US 12,266,150 B2
	Automatically generating training data sets for object recognition
Dehua Cui, Redmond, WA (US); Albert Thambiratnam, Redmond, WA (US); Ming Zhong, Redmond, WA (US); and Wenhui Zhang, Redmond, WA (US)
Assigned to Microsoft Technology Licensing, LLC, Redmond, WA (US)
Appl. No. 17/292,882
Filed by Microsoft Technology Licensing, LLC, Redmond, WA (US)
PCT Filed Dec. 12, 2018, PCT No. PCT/CN2018/120733 § 371(c)(1), (2) Date May 11, 2021, PCT Pub. No. WO2020/118584, PCT Pub. Date Jun. 18, 2020.
Prior Publication US 2021/0406595 A1, Dec. 30, 2021
Int. Cl. G06V 10/764 (2022.01); G06F 18/20 (2023.01); G06F 18/214 (2023.01); G06F 18/23 (2023.01); G06F 18/25 (2023.01); G06N 5/02 (2023.01); G06V 10/82 (2022.01); G06V 20/62 (2022.01); G06V 40/16 (2022.01)

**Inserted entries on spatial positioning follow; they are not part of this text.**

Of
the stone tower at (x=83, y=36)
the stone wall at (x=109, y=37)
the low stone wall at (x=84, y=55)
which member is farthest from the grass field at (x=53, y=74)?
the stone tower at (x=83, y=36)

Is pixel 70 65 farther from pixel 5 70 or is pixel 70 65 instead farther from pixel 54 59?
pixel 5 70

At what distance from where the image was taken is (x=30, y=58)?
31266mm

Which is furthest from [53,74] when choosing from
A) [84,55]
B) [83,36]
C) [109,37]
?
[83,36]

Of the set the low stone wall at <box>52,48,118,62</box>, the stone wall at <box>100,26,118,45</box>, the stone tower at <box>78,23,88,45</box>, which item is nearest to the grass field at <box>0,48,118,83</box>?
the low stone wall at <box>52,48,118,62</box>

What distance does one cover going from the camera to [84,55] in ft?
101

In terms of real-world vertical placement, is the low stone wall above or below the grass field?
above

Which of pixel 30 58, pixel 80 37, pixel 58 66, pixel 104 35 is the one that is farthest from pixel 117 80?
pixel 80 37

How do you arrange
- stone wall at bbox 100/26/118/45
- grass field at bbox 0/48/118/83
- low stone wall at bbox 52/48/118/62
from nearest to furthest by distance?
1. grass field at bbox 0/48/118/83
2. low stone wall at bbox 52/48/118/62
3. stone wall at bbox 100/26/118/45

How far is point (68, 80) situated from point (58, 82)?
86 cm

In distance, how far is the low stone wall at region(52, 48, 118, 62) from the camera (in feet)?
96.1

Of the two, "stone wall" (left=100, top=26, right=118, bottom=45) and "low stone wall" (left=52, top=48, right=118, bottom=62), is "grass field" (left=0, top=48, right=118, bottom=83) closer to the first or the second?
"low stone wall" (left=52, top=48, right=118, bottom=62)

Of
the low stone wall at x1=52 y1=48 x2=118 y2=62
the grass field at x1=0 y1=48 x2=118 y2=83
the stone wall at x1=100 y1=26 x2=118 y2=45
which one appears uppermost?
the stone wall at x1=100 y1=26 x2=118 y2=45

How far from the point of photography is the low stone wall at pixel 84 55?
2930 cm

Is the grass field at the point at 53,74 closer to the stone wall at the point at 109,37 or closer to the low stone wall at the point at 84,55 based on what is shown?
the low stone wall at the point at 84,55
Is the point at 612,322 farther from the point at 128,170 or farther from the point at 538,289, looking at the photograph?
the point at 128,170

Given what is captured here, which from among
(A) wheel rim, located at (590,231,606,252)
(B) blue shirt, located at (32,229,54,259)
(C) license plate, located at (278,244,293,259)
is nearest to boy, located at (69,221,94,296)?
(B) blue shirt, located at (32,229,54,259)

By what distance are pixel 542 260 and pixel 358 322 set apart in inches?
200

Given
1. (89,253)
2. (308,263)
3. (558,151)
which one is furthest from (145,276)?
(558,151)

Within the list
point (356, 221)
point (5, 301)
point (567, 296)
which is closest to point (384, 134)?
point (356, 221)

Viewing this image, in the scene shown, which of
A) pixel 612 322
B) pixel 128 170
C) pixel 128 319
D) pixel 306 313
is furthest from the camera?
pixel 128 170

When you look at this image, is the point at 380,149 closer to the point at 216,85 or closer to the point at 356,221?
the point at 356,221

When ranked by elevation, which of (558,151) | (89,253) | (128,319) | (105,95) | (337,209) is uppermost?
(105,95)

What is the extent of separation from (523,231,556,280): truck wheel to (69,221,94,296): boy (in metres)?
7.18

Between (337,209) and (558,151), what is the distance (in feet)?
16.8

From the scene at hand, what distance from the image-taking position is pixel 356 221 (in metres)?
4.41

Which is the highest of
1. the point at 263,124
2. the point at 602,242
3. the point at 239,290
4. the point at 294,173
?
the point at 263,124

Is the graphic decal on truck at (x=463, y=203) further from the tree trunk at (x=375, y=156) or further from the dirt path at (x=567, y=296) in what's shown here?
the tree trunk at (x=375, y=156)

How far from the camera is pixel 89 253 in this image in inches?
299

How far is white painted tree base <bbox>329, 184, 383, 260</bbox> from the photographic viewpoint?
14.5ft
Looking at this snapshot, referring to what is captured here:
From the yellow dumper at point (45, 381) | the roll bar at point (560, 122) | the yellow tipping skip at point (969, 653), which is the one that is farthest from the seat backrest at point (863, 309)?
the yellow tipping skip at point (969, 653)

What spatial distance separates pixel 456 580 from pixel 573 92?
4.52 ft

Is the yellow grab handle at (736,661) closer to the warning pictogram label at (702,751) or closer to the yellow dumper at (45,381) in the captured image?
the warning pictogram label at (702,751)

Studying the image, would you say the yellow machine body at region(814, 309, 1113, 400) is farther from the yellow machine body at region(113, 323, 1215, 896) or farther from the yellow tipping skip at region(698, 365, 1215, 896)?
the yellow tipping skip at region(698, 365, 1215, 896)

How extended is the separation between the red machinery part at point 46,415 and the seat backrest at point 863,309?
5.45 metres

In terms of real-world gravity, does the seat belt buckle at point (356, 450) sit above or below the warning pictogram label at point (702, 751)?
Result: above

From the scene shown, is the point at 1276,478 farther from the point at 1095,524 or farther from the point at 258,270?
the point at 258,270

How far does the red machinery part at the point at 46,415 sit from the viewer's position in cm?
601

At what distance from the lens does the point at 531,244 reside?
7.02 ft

CPC G06V 10/764 (2022.01) [G06F 18/214 (2023.01); G06F 18/23 (2023.01); G06F 18/251 (2023.01); G06F 18/29 (2023.01); G06N 5/02 (2013.01); G06V 10/82 (2022.01); G06V 20/62 (2022.01); G06V 40/16 (2022.01)]

17 Claims

1. A method for automatically generating a training data set for object recognition, comprising:

obtaining profile information for a plurality of objects; and

for each object from the plurality of objects:

collecting a group of initial images associated with the object based on an identity information of the object included in the profile information of the object;

filtering the group of initial images to obtain a group of filtered images associated with the object, wherein filtering the group of initial images further comprises, for each initial image:

calculating a first relevance score based on a similarity between the initial image and an image in the profile information of the object;

calculating a second relevance score based on a similarity between a description of the initial image and a description of the image in the profile information of the object;

determining that the initial image is a noisy image based on the first relevance score and the second relevance score; and

removing the initial image from the group of initial images in response to the determining that the initial image is a noisy image;

generating a group of training data pairs corresponding to the object by labeling each of the group of filtered images with the identity information of the object;

adding the group of training data pairs into the training data set; and

training an image recognition model based on the training data set, wherein the trained image recognition model is configured to perform image recognition for an input image.